> Reading passage
You never want to do System.exit from inside your forEachBatch method because 
that doesn’t cleanly terminate the query. You should use call stop on each 
query to terminate it safely

You need something like this

result = streamingDataFrame.select( \

                     col("parsed_value.rowkey").alias("rowkey") \

                   , col("parsed_value.ticker").alias("ticker") \

                   , col("parsed_value.timeissued").alias("timeissued") \

                   , col("parsed_value.price").alias("price")). \

                     writeStream. \

                     outputMode('append'). \

                     option("truncate", "false"). \

                     foreachBatch(sendToSink). \

                     trigger(processingTime='30 seconds'). \

newtopicResult = streamingNewtopic.select( \
                     col("newtopic_value.uuid").alias("uuid") \
                   , col("newtopic_value.timecreated").alias("timecreated") \
                   , col("newtopic_value.status").alias("status")). \
                     writeStream. \
                     outputMode('append'). \
                     option("truncate", "false"). \
                     foreachBatch(sendToControl). \
                     trigger(processingTime='2 seconds'). \
                     start()

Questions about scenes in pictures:
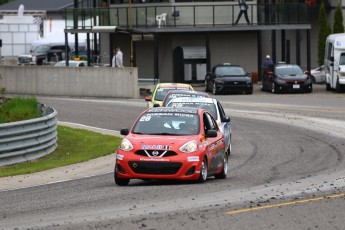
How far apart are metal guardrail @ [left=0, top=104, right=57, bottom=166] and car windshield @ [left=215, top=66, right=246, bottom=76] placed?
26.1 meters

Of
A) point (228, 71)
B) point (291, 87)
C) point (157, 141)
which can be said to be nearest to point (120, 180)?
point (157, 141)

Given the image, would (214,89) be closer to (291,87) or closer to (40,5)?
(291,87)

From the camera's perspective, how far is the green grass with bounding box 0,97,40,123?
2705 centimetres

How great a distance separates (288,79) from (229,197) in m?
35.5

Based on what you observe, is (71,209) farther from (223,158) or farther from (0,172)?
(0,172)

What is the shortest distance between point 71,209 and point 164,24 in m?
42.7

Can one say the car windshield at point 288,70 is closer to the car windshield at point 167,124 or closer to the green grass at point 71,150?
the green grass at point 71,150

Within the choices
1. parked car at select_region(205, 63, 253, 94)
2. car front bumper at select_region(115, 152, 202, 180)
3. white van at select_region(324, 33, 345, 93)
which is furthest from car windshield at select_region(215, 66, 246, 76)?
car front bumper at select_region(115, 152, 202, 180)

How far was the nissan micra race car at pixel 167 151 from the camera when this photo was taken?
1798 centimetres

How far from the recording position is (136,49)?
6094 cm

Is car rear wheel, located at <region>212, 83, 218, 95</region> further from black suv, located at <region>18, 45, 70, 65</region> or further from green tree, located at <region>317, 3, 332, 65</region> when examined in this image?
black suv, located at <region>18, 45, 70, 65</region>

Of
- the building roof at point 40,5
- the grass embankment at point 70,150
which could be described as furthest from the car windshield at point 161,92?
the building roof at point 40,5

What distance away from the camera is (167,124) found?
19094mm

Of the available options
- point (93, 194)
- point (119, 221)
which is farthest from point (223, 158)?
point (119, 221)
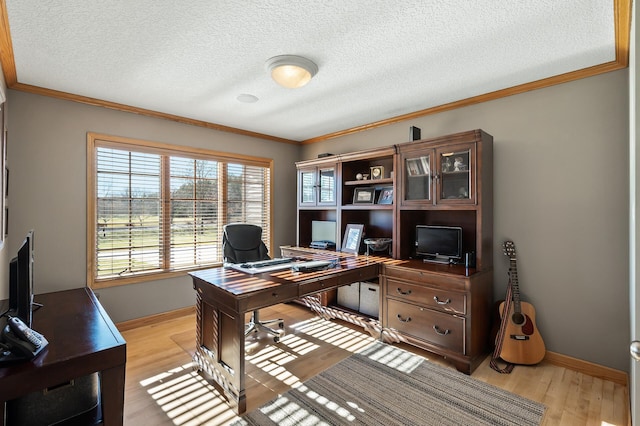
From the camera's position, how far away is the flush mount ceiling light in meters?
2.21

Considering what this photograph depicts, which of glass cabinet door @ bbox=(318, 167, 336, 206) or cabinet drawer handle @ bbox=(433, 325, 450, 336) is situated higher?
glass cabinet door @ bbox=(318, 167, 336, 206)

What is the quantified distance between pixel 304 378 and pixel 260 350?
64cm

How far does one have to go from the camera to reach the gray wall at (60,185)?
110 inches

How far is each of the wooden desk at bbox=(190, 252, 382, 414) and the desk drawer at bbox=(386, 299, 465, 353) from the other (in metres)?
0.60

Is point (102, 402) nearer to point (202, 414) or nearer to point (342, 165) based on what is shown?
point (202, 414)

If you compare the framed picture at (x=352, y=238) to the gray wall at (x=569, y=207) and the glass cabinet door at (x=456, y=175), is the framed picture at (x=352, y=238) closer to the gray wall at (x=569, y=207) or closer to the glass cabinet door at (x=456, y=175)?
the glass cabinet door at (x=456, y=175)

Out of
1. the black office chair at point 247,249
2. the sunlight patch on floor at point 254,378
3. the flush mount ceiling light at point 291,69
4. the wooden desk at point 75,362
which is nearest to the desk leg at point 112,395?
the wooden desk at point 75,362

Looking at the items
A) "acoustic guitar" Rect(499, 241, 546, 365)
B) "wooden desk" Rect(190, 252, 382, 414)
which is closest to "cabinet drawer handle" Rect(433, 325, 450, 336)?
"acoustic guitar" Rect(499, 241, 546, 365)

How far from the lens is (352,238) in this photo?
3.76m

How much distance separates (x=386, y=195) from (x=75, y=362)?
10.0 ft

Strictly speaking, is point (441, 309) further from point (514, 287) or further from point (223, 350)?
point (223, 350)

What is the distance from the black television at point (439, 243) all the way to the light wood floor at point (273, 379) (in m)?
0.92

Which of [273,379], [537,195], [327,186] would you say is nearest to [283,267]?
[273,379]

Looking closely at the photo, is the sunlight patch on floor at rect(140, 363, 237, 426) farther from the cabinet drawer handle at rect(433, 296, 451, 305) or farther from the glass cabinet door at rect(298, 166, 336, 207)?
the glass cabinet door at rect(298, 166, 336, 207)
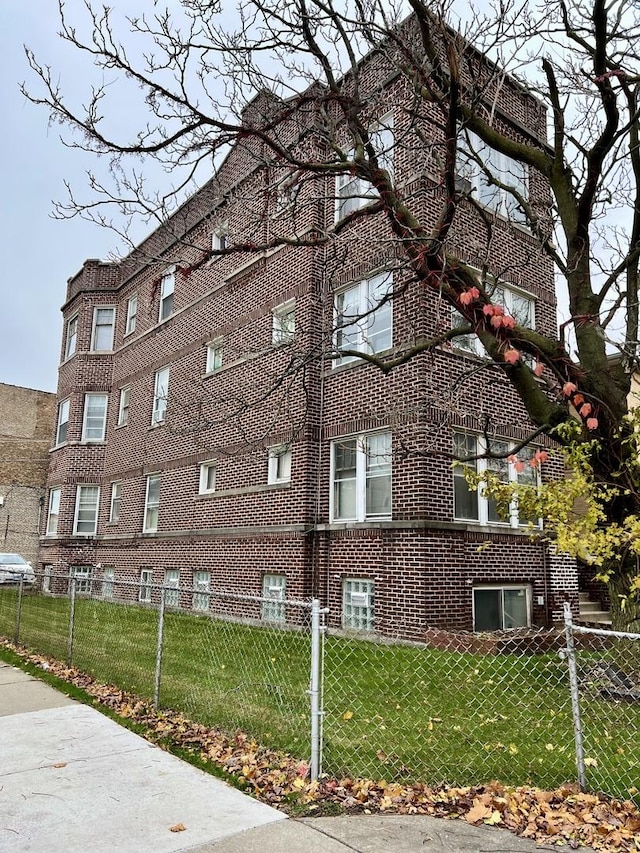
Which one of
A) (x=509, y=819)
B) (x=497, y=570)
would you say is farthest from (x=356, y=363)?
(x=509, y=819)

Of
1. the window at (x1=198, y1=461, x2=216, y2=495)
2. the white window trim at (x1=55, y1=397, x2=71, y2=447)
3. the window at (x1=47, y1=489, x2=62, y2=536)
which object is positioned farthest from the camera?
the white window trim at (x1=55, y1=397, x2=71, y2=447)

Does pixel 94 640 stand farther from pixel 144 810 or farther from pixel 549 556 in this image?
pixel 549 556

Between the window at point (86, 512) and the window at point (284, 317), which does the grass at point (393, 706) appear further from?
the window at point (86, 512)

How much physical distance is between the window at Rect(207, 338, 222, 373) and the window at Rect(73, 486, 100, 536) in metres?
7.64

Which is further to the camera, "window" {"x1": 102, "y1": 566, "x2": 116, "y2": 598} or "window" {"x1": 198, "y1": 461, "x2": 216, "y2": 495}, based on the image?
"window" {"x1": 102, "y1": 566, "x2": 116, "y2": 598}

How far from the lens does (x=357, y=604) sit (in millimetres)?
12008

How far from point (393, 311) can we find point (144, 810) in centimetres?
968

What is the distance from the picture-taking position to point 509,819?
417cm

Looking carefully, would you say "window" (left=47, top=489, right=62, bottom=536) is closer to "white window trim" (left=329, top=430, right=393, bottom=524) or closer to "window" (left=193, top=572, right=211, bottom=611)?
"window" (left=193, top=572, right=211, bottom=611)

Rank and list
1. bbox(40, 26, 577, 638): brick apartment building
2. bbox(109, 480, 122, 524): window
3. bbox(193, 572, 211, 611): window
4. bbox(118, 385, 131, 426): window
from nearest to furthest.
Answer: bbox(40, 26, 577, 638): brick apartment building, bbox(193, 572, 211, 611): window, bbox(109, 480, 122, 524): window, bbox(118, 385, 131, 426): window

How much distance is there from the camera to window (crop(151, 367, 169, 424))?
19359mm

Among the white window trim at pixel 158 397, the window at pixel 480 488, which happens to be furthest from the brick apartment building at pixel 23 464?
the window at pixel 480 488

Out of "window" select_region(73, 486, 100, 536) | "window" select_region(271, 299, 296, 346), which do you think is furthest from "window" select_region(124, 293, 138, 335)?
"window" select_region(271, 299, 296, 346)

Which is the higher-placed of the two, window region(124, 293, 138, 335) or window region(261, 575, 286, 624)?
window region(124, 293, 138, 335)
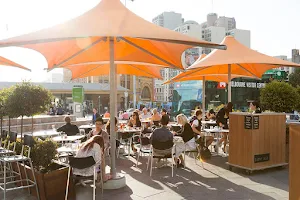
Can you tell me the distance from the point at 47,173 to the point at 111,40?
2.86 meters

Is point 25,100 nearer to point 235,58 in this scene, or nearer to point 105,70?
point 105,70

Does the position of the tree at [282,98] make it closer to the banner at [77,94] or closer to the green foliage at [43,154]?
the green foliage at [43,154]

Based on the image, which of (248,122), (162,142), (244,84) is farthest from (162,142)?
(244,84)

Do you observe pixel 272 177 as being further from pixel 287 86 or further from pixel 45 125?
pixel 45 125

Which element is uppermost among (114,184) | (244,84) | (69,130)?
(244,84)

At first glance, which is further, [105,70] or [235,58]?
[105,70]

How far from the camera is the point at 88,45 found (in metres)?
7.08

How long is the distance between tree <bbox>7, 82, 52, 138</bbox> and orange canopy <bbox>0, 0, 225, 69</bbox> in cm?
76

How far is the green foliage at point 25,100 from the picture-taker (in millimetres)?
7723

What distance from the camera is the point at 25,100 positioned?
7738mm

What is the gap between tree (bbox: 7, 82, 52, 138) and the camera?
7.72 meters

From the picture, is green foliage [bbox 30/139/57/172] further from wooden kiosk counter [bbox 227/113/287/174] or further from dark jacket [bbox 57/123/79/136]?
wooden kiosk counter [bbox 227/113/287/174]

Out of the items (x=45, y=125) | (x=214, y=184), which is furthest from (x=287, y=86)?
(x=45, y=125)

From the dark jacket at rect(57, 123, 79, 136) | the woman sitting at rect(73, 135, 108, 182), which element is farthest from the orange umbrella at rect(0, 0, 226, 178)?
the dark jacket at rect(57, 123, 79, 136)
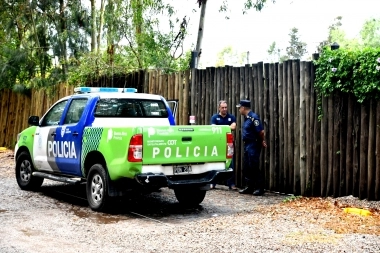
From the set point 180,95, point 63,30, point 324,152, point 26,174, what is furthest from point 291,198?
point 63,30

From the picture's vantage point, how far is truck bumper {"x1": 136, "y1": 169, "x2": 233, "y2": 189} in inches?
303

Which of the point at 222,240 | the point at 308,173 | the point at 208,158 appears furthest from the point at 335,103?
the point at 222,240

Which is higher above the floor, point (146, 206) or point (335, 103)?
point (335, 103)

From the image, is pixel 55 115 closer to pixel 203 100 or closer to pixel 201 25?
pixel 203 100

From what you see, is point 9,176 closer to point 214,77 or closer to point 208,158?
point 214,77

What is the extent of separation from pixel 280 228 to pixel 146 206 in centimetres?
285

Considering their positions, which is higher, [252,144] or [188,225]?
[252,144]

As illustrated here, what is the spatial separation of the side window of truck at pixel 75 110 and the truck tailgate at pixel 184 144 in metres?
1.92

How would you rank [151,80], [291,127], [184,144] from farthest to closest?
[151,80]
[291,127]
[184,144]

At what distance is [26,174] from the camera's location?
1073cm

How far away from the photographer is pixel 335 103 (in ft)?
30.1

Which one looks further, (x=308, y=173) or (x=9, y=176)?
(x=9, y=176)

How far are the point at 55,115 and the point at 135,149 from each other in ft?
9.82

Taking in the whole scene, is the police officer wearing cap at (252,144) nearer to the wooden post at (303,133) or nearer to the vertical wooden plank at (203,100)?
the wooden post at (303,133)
---
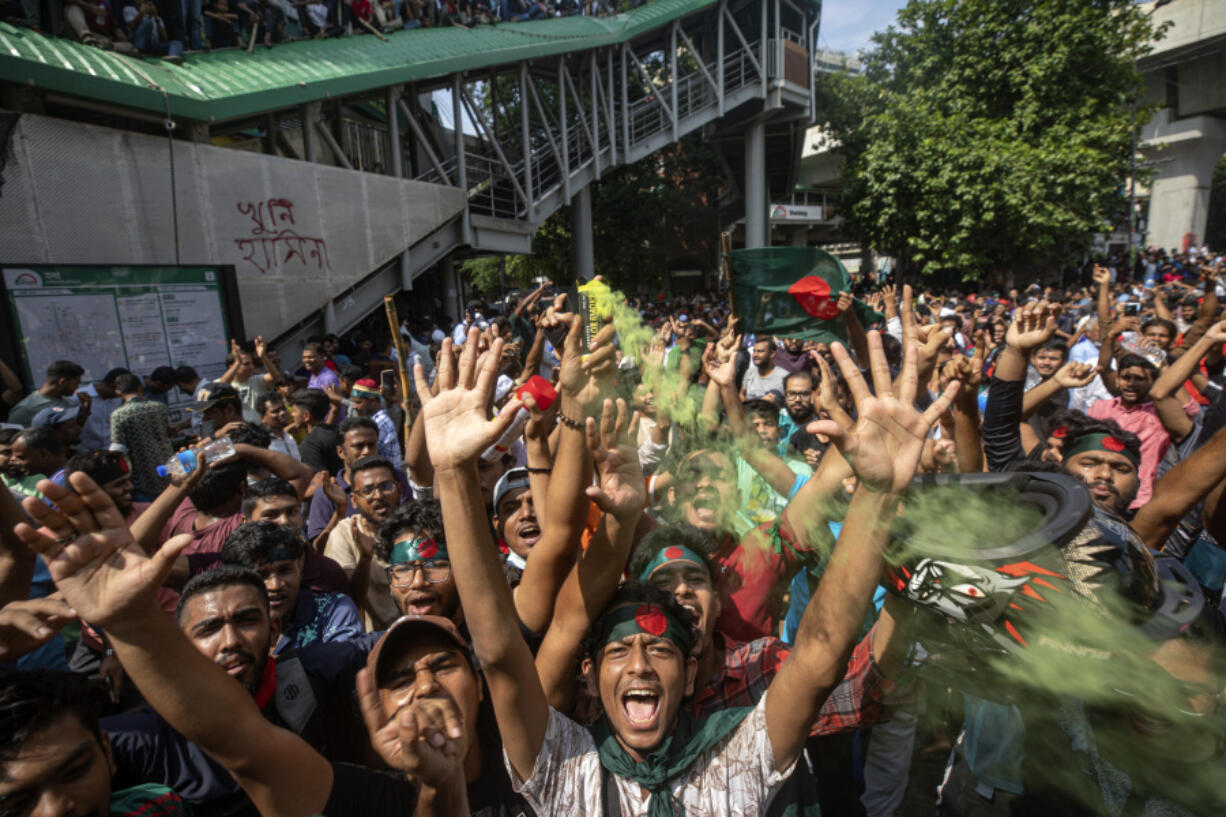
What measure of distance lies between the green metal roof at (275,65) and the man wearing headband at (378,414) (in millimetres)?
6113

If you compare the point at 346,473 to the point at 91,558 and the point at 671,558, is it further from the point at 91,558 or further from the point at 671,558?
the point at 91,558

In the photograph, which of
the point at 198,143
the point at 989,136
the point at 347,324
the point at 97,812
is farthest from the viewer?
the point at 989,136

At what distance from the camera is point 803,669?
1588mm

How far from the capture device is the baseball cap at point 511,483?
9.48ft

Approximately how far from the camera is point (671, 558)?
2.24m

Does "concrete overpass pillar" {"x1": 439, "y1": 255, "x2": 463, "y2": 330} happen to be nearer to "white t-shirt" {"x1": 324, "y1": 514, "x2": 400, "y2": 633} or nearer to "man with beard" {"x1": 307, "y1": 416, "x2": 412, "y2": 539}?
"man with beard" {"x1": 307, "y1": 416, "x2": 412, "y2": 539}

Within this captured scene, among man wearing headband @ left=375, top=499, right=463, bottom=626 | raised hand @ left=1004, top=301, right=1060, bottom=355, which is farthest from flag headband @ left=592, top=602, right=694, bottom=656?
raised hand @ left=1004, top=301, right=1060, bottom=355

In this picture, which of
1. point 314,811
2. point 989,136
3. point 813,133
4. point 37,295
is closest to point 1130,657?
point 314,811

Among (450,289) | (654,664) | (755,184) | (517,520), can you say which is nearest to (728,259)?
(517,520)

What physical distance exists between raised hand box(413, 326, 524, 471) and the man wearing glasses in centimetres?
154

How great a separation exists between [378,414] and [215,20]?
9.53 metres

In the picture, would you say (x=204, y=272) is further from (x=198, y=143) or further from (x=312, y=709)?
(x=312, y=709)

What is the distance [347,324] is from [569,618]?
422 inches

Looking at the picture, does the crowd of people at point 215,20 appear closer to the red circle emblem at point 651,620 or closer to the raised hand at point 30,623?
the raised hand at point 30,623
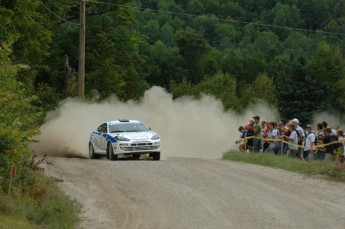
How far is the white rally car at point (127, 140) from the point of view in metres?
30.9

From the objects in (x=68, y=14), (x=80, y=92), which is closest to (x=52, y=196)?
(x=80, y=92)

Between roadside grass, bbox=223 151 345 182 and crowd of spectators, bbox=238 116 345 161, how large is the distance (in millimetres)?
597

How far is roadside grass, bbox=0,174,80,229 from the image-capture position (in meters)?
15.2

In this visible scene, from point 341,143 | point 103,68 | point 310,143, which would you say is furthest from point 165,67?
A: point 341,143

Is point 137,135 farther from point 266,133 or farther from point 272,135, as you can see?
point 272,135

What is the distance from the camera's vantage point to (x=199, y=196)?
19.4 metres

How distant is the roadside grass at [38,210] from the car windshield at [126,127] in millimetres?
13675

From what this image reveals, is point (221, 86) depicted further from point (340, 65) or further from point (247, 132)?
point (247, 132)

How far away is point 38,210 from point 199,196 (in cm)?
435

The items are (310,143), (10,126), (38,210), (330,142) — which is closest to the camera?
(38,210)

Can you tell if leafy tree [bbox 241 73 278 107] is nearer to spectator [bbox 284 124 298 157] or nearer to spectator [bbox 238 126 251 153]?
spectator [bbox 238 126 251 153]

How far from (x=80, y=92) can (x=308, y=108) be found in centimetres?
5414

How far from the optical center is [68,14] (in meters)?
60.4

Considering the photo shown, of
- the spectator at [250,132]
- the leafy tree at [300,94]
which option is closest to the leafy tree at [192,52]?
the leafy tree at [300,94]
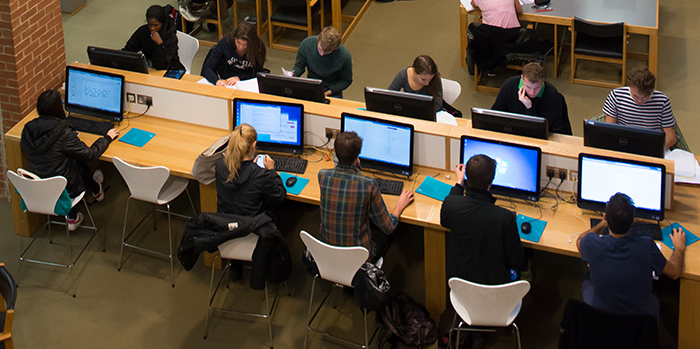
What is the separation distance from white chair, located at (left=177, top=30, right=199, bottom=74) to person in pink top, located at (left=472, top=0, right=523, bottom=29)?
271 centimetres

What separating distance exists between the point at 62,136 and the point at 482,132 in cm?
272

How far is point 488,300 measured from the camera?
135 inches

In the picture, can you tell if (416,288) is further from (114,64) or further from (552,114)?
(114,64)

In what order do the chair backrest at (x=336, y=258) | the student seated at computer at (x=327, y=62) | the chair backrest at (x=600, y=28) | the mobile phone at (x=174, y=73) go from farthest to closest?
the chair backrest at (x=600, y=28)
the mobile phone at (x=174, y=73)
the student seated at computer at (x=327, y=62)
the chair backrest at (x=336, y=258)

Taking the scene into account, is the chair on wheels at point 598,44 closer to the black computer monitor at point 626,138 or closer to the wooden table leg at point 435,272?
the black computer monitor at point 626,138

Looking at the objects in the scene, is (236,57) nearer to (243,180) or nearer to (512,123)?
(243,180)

> What you should do
Decide whether each statement agrees with the forum reply on stopping streaming queries, answering yes or no and quoting the deciding words of the reply: (a) The reply advises calling System.exit from inside the forEachBatch method. (b) The query that passes its batches to sendToControl uses a processing-time trigger of 2 seconds. (c) The reply says that calling stop on each query terminates it safely.

> Written answer
(a) No: "You never want to do System.exit from inside your forEachBatch method"
(b) Yes: "foreachBatch(sendToControl). \ trigger(processingTime='2 seconds')"
(c) Yes: "You should use call stop on each query to terminate it safely"